4. Alltag der Ausbildung (1920-1933)

 

 

geste

Arbeit an der „Geste“

4.8  Die Kultur der Geste

Nach der Beschreibung des Entwicklungsstandes der Schauspielkunst schlußfolgerte Kayßler: «Die Notwendigkeit der höheren Natürlichkeit muß erkannt und die praktischen Wege zu ihr müssen gefunden werden. Ein Weg zu ihr ist die Kultur der Geste. Sie besteht sicherlich nicht darin, daß man gegebenenfalls die Verrenkungen archaistischer Kunstzeitalter imitiert, um originell zu erscheinen... Zunächst müssen wir lernen, die Geste zu begrenzen, lernen, ihr Maß zu bestimmen, um ihre Bedeutung überhaupt zu erkennen. Wir kennen sie alle noch nicht. Wir machen allabendlich hunderttausende überflüssiger und darum unkünstlerischer Bewegungen... Wir müssen eine geistige Schauspielkunst anstreben, die alles unnötige Beiwerk, das nicht dem Geiste des Kunstwerkes dient, verwirft und nur das in diesem hohen Sinne Zweckmäßige anerkennt, sei es Dekoration, Geste oder stimmliches Mittel.» (4.67)

 

Solcherart Forderung verband Kayßler mit Überlegungen zum Arbeitsprozess des Schauspielers, die, wie bei der Eysoldt, die Führung des Geistes beanspruchen. «Spielen heißt: wissen, wie man es macht, und setzt die Mitwirkung vollsten Bewußtseins voraus. Der Schauspieler unterbricht sein Leben, wenn er spielt, denn er hat sein Leben vergessen. Dies klingt wie ein Widerspruch, geht aber so zu: Der Schauspieler versetzt sich selbst in einen Zustand, in dem sein Bewußtsein für das Leben erlischt, dafür aber ein anders geartetes, künstlerisch aufgeklärtes Bewußtsein erwacht, das Bewußtsein der menschlichen Traumgestalt, die er darstellen will, und als dieser Traummensch handelt er nun im wahrsten Sinne bewußt, d.h. mit der Ökonomie des Künstlers...» (4.68)

:: Auszug der Einträge ::

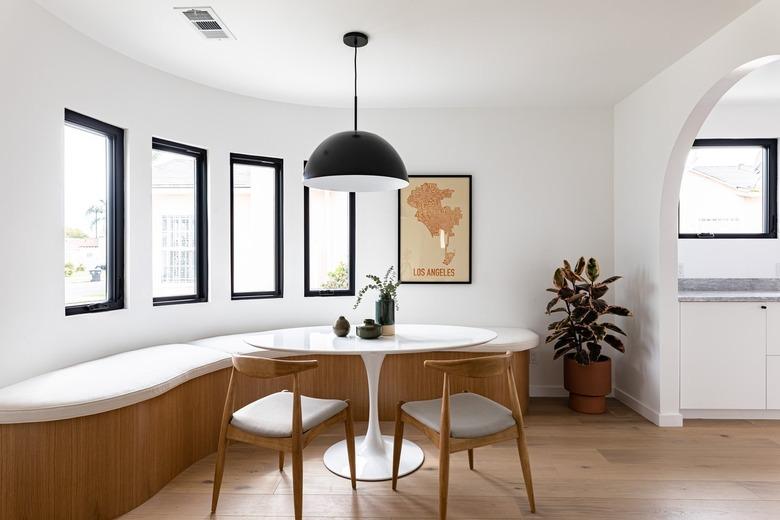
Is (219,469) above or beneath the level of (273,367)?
beneath

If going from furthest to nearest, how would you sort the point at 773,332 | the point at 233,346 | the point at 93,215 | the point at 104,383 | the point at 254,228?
the point at 254,228 < the point at 773,332 < the point at 233,346 < the point at 93,215 < the point at 104,383

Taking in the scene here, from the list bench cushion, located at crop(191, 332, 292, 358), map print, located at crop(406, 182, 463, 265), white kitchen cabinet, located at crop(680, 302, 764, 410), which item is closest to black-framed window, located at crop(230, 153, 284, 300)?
bench cushion, located at crop(191, 332, 292, 358)

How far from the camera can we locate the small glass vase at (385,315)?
9.54 ft

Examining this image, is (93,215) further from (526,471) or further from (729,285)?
(729,285)

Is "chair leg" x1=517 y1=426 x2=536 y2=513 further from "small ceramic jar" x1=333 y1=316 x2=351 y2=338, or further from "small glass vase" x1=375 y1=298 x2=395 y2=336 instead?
"small ceramic jar" x1=333 y1=316 x2=351 y2=338

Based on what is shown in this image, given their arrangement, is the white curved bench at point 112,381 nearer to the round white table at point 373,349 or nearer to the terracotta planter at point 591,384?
the round white table at point 373,349

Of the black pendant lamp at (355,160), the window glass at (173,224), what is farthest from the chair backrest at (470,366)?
the window glass at (173,224)

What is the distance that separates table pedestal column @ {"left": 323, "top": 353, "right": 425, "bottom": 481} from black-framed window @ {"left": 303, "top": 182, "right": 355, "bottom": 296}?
1.51m

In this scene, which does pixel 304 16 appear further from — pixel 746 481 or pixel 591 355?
pixel 746 481

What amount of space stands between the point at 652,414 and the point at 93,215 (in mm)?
4186

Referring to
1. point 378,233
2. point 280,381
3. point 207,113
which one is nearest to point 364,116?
point 378,233

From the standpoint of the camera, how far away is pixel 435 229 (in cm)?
423

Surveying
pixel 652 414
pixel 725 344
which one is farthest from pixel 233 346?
pixel 725 344

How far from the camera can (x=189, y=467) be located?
9.37 ft
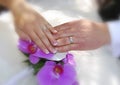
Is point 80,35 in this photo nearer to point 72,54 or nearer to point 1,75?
point 72,54

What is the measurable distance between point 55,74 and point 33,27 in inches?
5.8

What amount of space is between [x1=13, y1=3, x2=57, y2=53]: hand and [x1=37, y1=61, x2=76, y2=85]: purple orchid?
1.6 inches

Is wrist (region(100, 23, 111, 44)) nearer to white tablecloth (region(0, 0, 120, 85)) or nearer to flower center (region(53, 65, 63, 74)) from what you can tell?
white tablecloth (region(0, 0, 120, 85))

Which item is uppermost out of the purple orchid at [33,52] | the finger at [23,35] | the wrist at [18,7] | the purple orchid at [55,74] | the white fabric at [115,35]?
A: the wrist at [18,7]

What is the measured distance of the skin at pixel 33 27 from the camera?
0.65 meters

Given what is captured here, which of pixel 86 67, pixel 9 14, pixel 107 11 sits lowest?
pixel 86 67

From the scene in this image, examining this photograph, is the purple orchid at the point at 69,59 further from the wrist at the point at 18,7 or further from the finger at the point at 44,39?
the wrist at the point at 18,7

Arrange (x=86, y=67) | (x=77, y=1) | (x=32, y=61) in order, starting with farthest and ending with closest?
(x=77, y=1) < (x=86, y=67) < (x=32, y=61)

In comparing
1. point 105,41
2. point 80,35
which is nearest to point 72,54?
point 80,35

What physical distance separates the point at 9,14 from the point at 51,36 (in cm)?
21

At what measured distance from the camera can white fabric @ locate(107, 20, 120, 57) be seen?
83cm

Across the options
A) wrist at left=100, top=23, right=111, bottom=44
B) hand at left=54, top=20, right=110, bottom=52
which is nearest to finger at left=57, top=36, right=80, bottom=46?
hand at left=54, top=20, right=110, bottom=52

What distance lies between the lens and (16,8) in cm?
74

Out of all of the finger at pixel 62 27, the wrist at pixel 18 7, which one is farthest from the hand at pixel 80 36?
the wrist at pixel 18 7
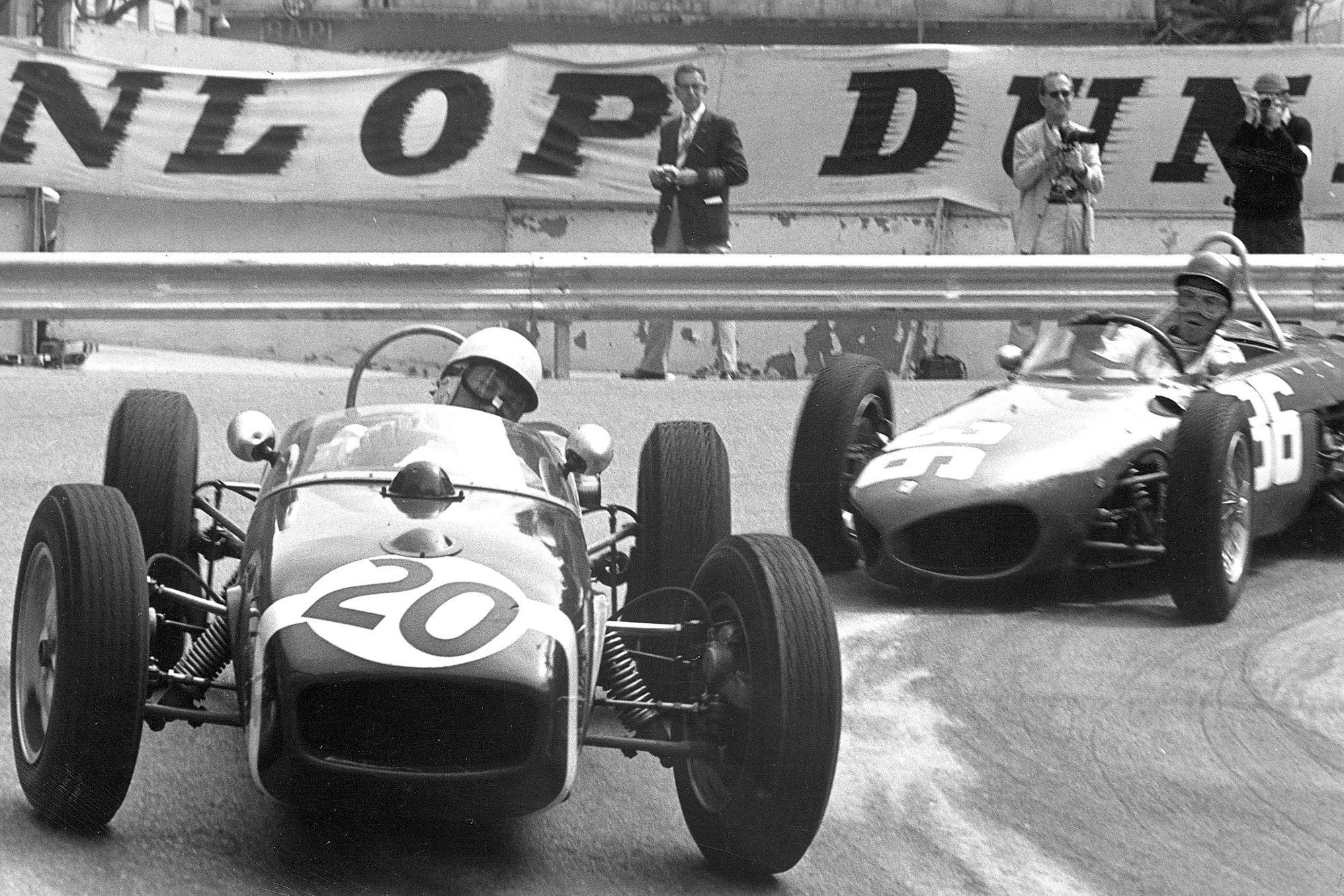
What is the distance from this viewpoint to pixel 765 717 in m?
4.26

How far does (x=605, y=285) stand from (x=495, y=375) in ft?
18.5

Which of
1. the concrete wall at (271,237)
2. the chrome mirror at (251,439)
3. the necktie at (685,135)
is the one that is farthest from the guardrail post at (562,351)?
the chrome mirror at (251,439)

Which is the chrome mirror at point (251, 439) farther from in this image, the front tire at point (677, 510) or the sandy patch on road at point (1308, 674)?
the sandy patch on road at point (1308, 674)

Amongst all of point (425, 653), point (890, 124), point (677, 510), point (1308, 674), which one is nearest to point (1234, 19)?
point (890, 124)

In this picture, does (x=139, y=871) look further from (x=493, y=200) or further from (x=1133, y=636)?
(x=493, y=200)

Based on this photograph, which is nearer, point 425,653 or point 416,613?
point 425,653

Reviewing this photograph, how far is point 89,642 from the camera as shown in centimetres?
420

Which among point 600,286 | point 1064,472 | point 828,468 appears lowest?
point 600,286

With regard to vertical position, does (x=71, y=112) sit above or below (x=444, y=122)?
above

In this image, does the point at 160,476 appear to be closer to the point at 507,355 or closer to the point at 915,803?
the point at 507,355

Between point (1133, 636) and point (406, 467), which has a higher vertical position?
point (406, 467)

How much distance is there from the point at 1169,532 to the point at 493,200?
9.58 meters

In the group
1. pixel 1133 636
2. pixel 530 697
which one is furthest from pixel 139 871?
pixel 1133 636

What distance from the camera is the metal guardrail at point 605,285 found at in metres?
11.1
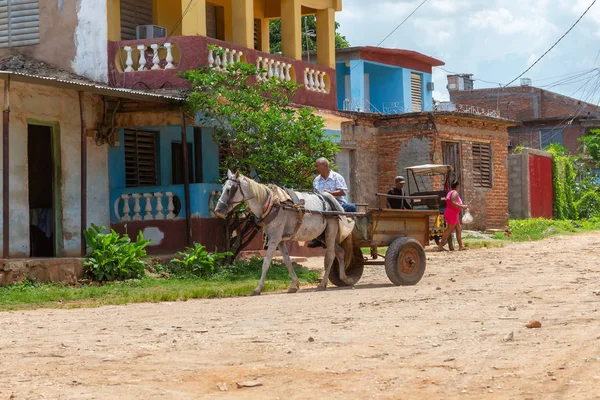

:: Aufgabenstellung ::
Fassen Sie den Text zur Kultur der Geste in zwei Sätzen zusammen.

:: Lösung ::
Kayßler sieht in der Kultur der Geste einen Weg zu höherer Natürlichkeit: Die Geste soll begrenzt und ihr Maß bestimmt werden, statt dass allabendlich zahllose überflüssige Bewegungen gemacht werden. Zugleich fordert er eine geistige Schauspielkunst ohne unnötiges Beiwerk, wobei das Spielen vollstes Bewusstsein voraussetzt, da im Schauspieler das Bewusstsein für das Leben erlischt und das künstlerisch aufgeklärte Bewusstsein der dargestellten Traumgestalt erwacht.